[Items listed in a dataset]

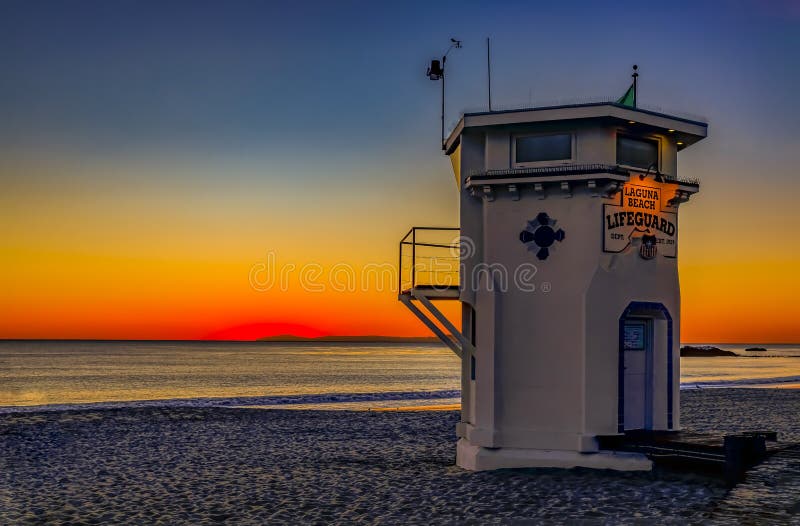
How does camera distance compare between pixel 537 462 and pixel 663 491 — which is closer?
pixel 663 491

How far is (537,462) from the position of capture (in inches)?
551

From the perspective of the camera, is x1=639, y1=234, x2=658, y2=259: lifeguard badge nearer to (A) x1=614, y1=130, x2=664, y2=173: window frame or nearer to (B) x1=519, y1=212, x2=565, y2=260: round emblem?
(A) x1=614, y1=130, x2=664, y2=173: window frame

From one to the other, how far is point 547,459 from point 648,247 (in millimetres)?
4408

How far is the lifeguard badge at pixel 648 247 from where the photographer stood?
14.4 meters

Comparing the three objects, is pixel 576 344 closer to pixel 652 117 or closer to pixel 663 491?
pixel 663 491

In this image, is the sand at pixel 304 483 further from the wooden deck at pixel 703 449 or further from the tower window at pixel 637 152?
the tower window at pixel 637 152

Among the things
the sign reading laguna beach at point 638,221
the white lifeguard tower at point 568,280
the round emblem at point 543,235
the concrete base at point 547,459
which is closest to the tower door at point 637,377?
the white lifeguard tower at point 568,280

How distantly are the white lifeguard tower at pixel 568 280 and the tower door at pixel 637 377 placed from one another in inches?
1.1

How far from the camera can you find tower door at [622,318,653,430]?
1477 centimetres

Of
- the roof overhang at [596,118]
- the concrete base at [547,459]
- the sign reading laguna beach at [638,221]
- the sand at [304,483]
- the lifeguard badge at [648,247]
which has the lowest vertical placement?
the sand at [304,483]

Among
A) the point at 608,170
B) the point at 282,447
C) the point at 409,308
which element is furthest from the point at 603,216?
the point at 282,447

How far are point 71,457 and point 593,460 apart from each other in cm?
1300

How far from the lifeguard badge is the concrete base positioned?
3712mm

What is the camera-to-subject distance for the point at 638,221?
47.2 feet
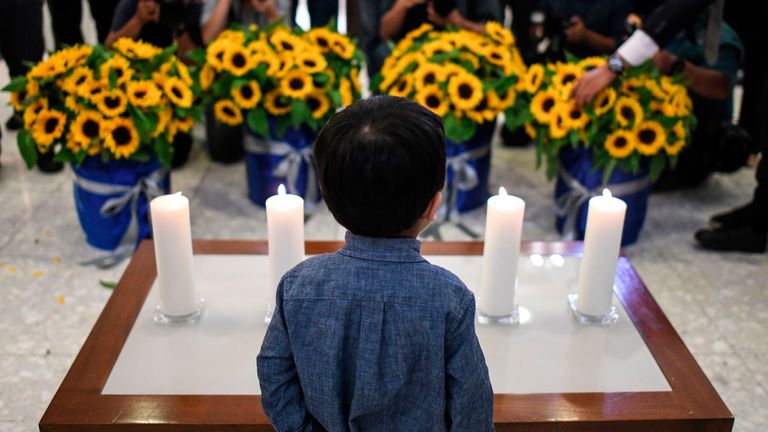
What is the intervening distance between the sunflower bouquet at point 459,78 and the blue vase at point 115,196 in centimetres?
72

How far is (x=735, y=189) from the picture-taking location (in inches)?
106

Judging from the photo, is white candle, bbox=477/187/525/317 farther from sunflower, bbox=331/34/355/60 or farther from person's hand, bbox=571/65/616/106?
sunflower, bbox=331/34/355/60

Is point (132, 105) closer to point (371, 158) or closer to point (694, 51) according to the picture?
point (371, 158)

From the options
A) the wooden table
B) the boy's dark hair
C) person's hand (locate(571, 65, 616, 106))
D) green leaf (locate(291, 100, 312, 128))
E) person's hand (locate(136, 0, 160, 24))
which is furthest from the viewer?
person's hand (locate(136, 0, 160, 24))

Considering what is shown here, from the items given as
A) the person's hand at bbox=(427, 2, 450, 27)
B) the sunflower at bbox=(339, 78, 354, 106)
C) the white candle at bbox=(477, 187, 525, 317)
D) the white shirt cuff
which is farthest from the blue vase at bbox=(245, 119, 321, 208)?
the white candle at bbox=(477, 187, 525, 317)

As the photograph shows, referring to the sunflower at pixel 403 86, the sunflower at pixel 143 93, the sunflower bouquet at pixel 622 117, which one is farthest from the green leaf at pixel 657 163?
the sunflower at pixel 143 93

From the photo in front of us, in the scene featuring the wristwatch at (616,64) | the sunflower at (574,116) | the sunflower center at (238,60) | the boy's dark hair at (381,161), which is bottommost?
the sunflower at (574,116)

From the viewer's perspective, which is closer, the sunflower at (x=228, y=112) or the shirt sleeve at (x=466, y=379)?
the shirt sleeve at (x=466, y=379)

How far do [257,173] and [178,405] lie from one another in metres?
1.44

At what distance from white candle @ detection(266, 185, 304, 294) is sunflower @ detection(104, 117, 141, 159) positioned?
87 cm

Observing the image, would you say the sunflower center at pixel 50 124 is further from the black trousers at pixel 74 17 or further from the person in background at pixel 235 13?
the black trousers at pixel 74 17

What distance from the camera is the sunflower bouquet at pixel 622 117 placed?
201cm

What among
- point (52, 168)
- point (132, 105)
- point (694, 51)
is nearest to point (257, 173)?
point (132, 105)

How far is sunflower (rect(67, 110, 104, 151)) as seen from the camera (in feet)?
6.21
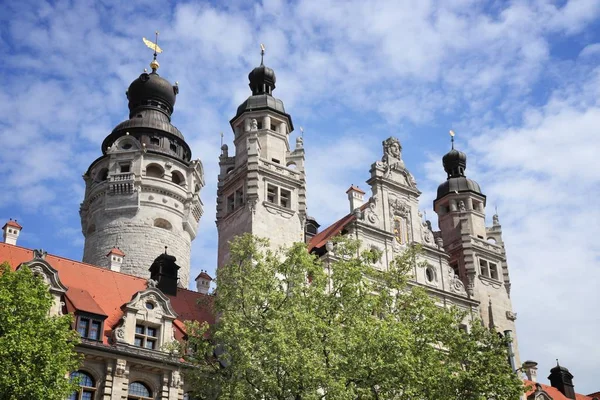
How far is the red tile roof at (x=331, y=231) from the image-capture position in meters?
48.4

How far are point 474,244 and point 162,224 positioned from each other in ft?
73.5

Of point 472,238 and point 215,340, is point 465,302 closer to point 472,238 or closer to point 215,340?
point 472,238

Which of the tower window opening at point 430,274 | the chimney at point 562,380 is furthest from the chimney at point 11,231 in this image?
the chimney at point 562,380

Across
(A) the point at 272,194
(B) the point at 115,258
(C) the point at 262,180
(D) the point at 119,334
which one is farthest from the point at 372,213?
(D) the point at 119,334

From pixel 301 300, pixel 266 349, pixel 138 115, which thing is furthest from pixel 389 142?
pixel 266 349

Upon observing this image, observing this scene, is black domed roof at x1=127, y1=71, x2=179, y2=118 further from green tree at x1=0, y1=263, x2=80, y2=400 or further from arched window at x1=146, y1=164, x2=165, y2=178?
green tree at x1=0, y1=263, x2=80, y2=400

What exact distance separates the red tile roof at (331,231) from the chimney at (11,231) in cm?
1745

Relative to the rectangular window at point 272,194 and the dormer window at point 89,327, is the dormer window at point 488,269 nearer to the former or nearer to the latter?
the rectangular window at point 272,194

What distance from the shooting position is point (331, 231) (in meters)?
50.9

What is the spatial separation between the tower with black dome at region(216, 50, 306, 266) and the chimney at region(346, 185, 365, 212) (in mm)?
4484

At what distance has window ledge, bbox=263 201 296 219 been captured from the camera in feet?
151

_What you need to do:_
Arrange the material into a Markdown table with the columns Row and Line, starting at the line containing "How far is (537,462)" and ending after the line containing "14.4 meters". Skip blank lines.

_Result of this task:_
| Row | Line |
|---|---|
| 1 | How far is (537,462) from the position of capture (in inches)? |
| 2 | 551 |
| 3 | From the perspective of the camera, is x1=639, y1=234, x2=658, y2=259: lifeguard badge nearer to (A) x1=614, y1=130, x2=664, y2=173: window frame or nearer to (B) x1=519, y1=212, x2=565, y2=260: round emblem? |
| 4 | (A) x1=614, y1=130, x2=664, y2=173: window frame |
| 5 | From one to the other, how far is point 547,459 from point 648,247 (in millimetres)? |
| 6 | 4408 |
| 7 | How far is the lifeguard badge at pixel 648 247 from where the photographer stood? |
| 8 | 14.4 meters |